PAGE TEXT:
---*---
In perfect agreement with the ideal of the overman is Nietzsche's view of marriage, and verily it contains a very true and noble thought:
"Thou shalt build beyond thyself. But first thou must be built thyself square in body and soul.
"Thou shalt not only propagate thyself but propagate thyself upwards! Therefore the garden of marriage may help thee!
"Thou shalt create a higher body, a prime motor, a wheel of self-rolling,—thou shalt create a creator.
"Marriage: thus I call the will of two to create that one which is more than they who created it I call marriage reverence unto each other as unto those who will such a will.
"Let this be the significance and the truth of thy marriage. But that which the much-too-many call marriage, those superfluous—alas, what call I that?
"Alas! that soul's poverty of two! Alas! that soul's dirt of two! Alas! that miserable ease of two!
"Marriage they call that; and they say marriage is made in heaven.
"Well, I like it not that heaven of the superfluous!"
---*---
PROVIDED MATERIAL:

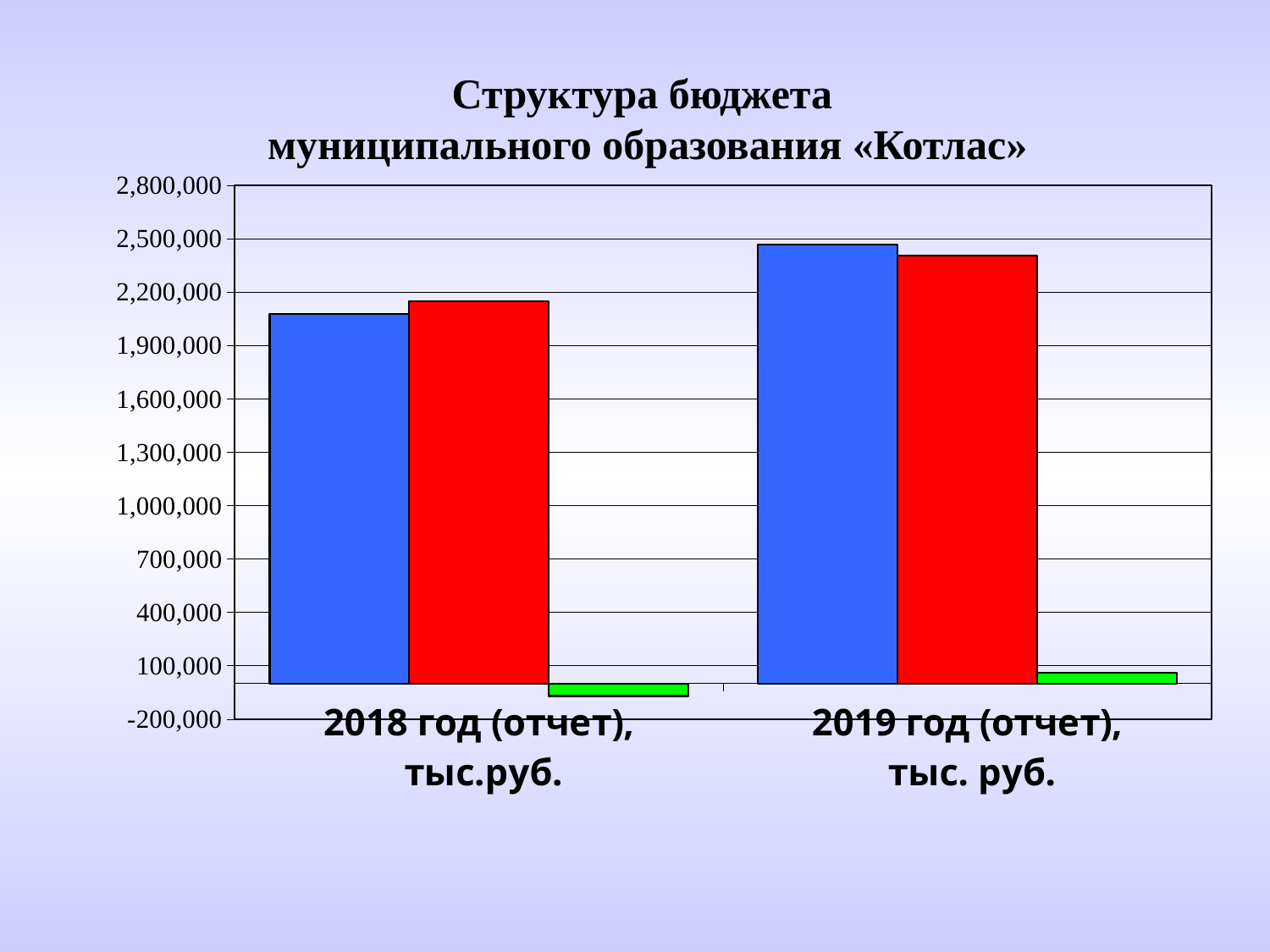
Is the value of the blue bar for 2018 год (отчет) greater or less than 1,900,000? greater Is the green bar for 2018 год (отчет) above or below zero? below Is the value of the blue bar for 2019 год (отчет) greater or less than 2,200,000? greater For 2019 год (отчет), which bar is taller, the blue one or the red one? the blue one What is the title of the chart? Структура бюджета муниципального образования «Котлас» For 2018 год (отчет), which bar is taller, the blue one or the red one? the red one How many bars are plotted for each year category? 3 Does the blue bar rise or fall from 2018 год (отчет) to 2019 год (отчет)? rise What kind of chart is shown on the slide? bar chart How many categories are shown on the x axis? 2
---*---
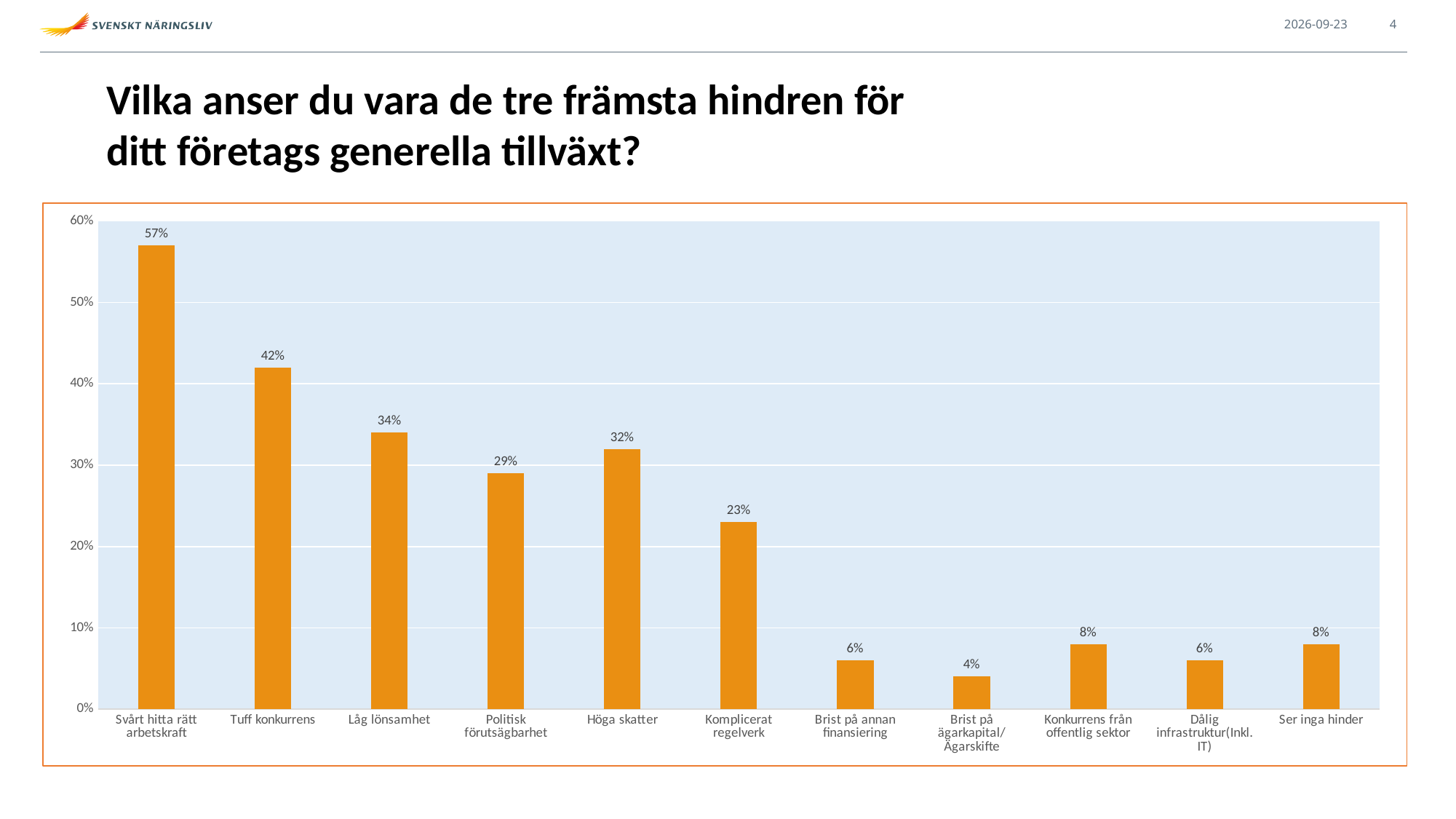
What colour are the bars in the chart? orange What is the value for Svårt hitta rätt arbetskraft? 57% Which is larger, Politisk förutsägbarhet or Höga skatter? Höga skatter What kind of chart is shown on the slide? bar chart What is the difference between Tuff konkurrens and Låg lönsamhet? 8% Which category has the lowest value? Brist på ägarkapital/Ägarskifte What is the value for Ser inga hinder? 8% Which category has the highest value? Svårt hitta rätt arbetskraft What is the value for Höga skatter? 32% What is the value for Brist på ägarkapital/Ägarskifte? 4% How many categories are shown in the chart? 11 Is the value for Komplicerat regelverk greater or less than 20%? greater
---*---
REQUIRED WORK:
**A)** Reproduce the stretch of the passage on Nietzsche's view of marriage from "In perfect agreement" through "create a creator.".
**B)** In the passage on Nietzsche's view of marriage, how must a person first be built before building beyond themselves?
**C)** Write the next part of the passage on Nietzsche's view of marriage, picking up after its final line.
None of the rows are needed here.

RESPONSES IN ORDER:
**A)**
In perfect agreement with the ideal of the overman is Nietzsche's view of marriage, and verily it contains a very true and noble thought:
"Thou shalt build beyond thyself. But first thou must be built thyself square in body and soul.
"Thou shalt not only propagate thyself but propagate thyself upwards! Therefore the garden of marriage may help thee!
"Thou shalt create a higher body, a prime motor, a wheel of self-rolling,—thou shalt create a creator.

**B)** Square in body and soul.

**C)**
Nietzsche takes a Schopenhauerian view of womankind, excepting from the common condemnation his sister alone, to whom he once said, "You are not a woman, you are a friend." He says of woman:
"Too long a slave and a tyrant have been hidden in woman. Therefore woman is not yet capable of friendship; she knoweth love only."
Nietzsche is not aware that the self changes and that it grows by the acquisition of truth. He treats the self as remaining the same, and truth as that which our will has made conceivable. Truth to him is a mere creature of the self. Here is Zarathustra's condemnation of man's search for truth:
"'Will unto truth' ye call, ye wisest men, what inspireth you and maketh you ardent?
"'Will unto the conceivableness of all that is,'—thus I call your will!
"All that is ye are going to make conceivable. For with good mistrust ye doubt whether it is conceivable.
"But it hath to submit itself and bend before yourselves! Thus your will willeth. Smooth it shall become and subject unto spirit as its mirror and reflected image.
"That is your entire will, ye wisest men, as a will unto power; even when ye speak of good and evil and of valuations.
"Ye will create the world before which to kneel down. Thus it is your last hope and drunkenness."
Recognition of truth is regarded as submission:
"To be true,—few are able to be so! And he who is able doth not want to be so. But least of all the good are able.
"Oh, these good people! Good men never speak the truth. To be good in that way is a sickness for the mind.
"They yield, these good men, they submit themselves; their heart saith what is said unto it, their foundation obeyeth. But whoever obeyeth doth not hear himself!"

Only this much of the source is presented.